The pain falls on different roles. ML engineers debug a model that “worked yesterday” and find the upstream feature pipeline emitted a different shape. SREs see latency spikes that trace to a feature vector containing NaNs. Data scientists rerun the eval after a “trivial” preprocessing change and watch every number move. Compliance teams reading the EU AI Act’s data-governance article need provenance for every feature, not just the model.

In 2026-era stacks the feature vector is often an embedding produced by a learned model. That moves the failure mode from preprocessing bugs to embedding drift: when the embedding model upgrades, the entire vector store needs re-embedding or downstream retrieval starts surfacing the wrong chunks. FutureAGI’s RAG evaluators (ChunkAttribution, ChunkUtilization, Faithfulness) implicitly depend on a stable embedding contract, and EmbeddingSimilarity is the canonical drift detector: production-time distributions versus training-time should stay close.

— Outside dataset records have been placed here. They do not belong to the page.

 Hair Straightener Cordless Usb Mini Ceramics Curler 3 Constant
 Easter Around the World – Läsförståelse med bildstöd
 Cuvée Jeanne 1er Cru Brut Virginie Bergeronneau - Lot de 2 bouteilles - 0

How FutureAGI handles feature vector drift

FutureAGI’s approach is to surface embedding distribution and similarity as production signals, not just training artefacts. EmbeddingSimilarity runs as both an offline metric on Dataset and an online evaluator on production traces, tracking how close production prompts/responses are to the reference distribution the model was tuned on. When the distribution shifts past threshold, the dashboard flags it as embedding drift and engineers know to check the embedding model version, the tokenizer, the upstream preprocessor.

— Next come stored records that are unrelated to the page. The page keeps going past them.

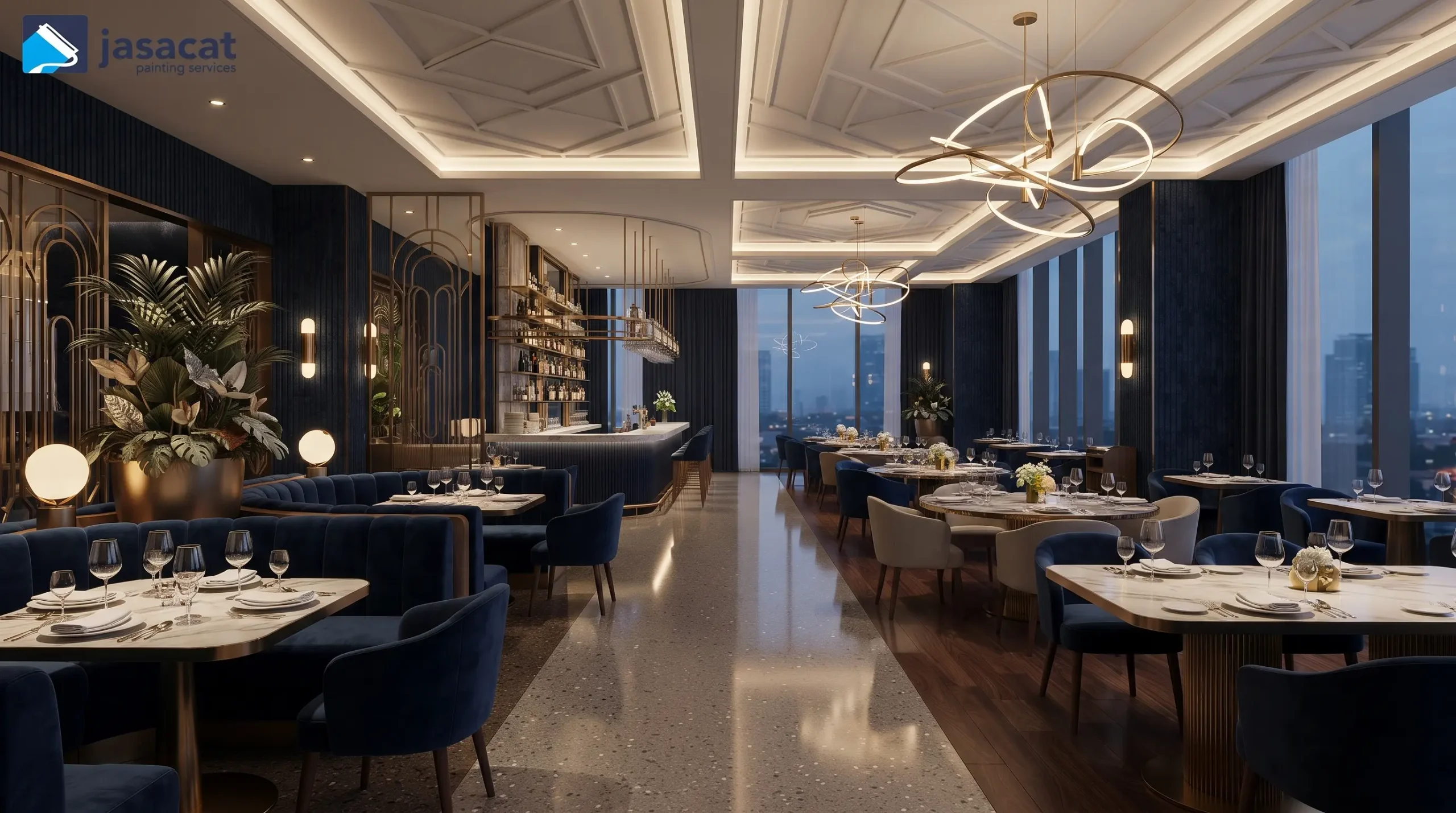 Membangun Atmosfer lewat Warna Restoran Berkonsep Elegan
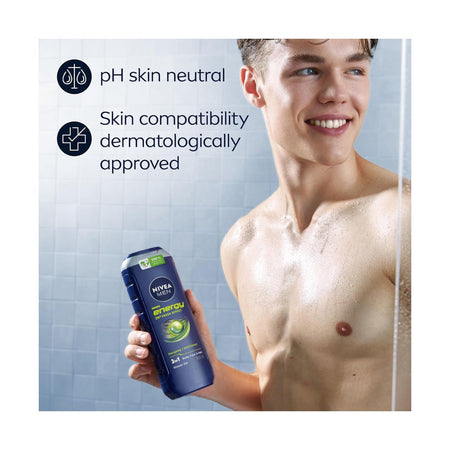 NIVEA Men Energy 3-in-1 Shower Gel 500ml 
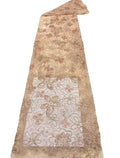 3D Floral 3/5mm Sequin Embroidery Fabric — fabric photo 6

A concrete workflow: a RAG team upgrades from text-embedding-3-small to text-embedding-3-large. They run the new model on a sample of recent queries, compute EmbeddingSimilarity between the new and old vectors for the same inputs, and find a 0.78 mean similarity: close, but not identical. They re-embed the entire vector store rather than mixing vectors from two embedding spaces. They attach Faithfulness and ChunkAttribution to a Dataset.add_evaluation run to confirm no retrieval regression. Unlike a one-off Ragas faithfulness check, this joins vector drift, retrieval attribution, and answer quality in the same release record. For tabular ML logged through fi.datasets.Dataset, schema-drift checks compare the production feature distribution to the dataset baseline. The Agent Command Center supports traffic-mirroring so a new embedding-vector stack can run in parallel and outputs compared before cutover. We’ve found that feature-vector contract violations are easier to catch with mirroring than with offline eval alone because production data carries shape edge cases the dataset never saw.

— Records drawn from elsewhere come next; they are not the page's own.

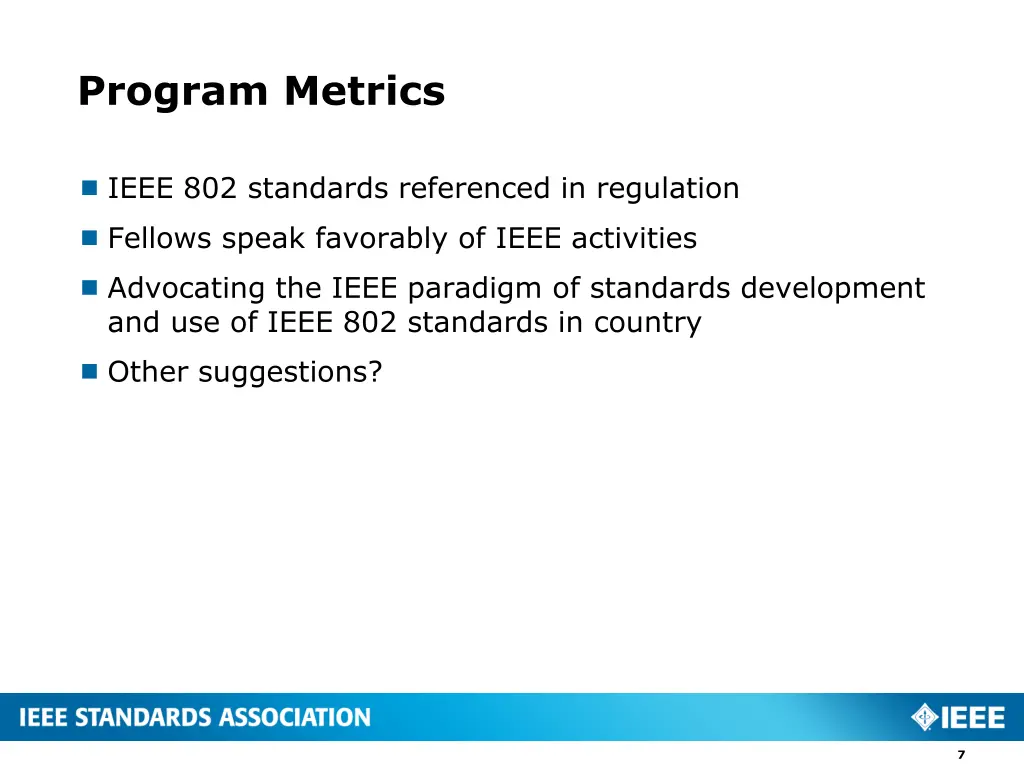 program metrics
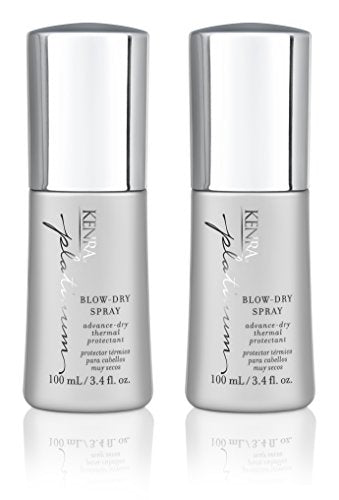Kenra Professional Platinum Blow-Dry Spray | Time-Saving Heat Protectant | Detangles, Smooths, and Softens | Eliminates Frizz & Resists Humidity |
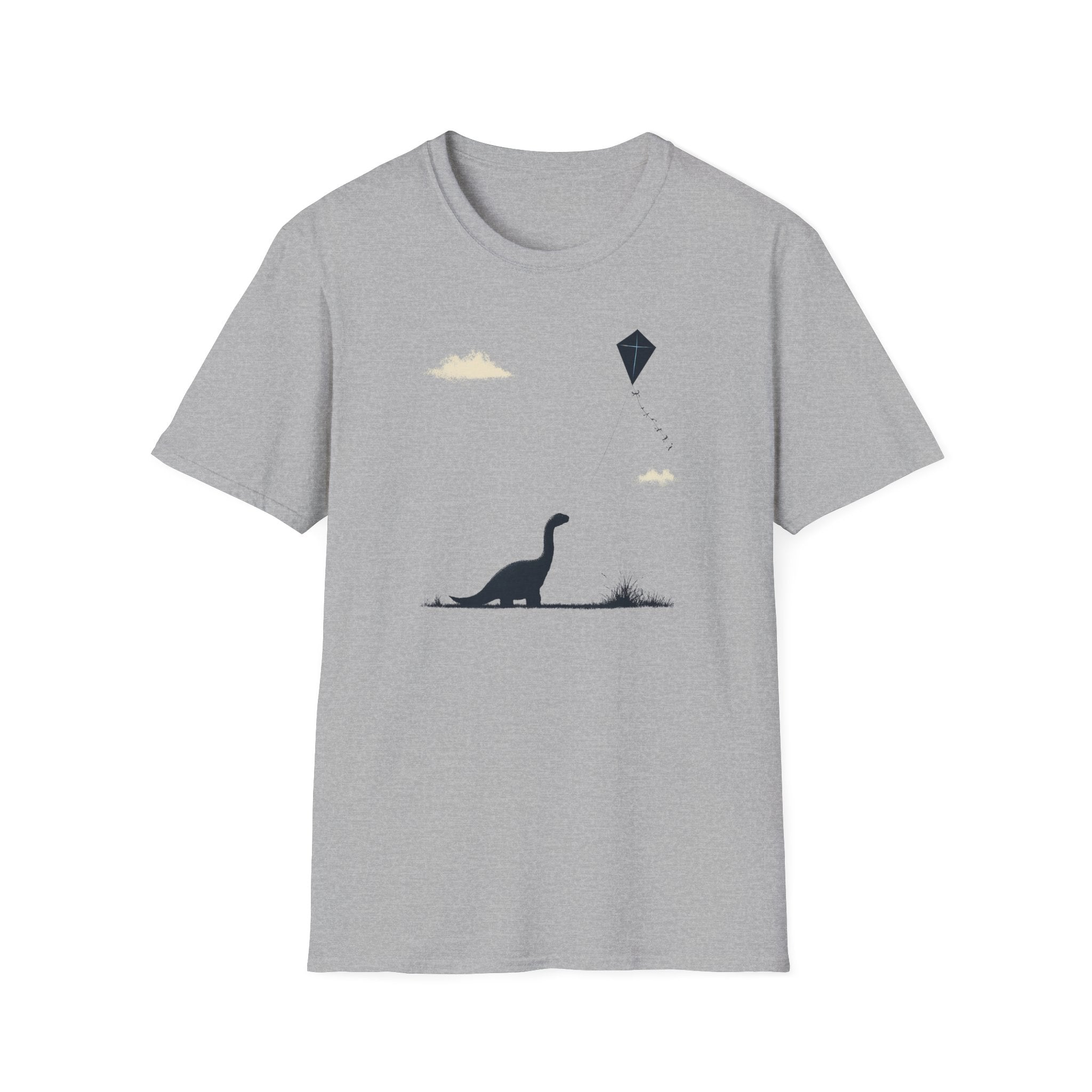 Dinosaur Kite T‑Shirt - Cute Story Book Fairy Tale Tee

How to measure or detect feature vector issues

Feature vector health is measured through distribution and contract checks:

EmbeddingSimilarity: cosine similarity between production-time and reference embeddings; drops flag drift.
Schema drift checks: production feature shape, type, and null rate compared to baseline.
Categorical novelty rate: proportion of category values unseen in training.
Numeric range checks: production min/max per feature against training quantile range.
Embedding-space PCA / projection: visual drift detection across releases.
Training-serving skew dashboard: per-feature distribution divergence (PSI or KL).
Trace fields: compare llm.token_count.prompt, embedding model version, and traceAI-langchain retriever spans across releases.

from fi.evals import EmbeddingSimilarity

sim = EmbeddingSimilarity()
result = sim.evaluate(
    input="reference embedding source",
    output="production embedding source"
)
print("similarity:", result.score)

Common mistakes

Skipping schema validation in serving. A column reorder or type change silently breaks the vector contract.
Mixing embedding versions in a vector store. Different embedding models live in different spaces; cosine similarity across them is meaningless.
No tokenizer version pinning. A tokenizer upgrade shifts every token id; pin in production.
Treating numeric drift as ignorable. A small mean shift can move a model across its decision boundary.
No production-time feature logging. Without raw feature logs, drift can’t be diagnosed retroactively.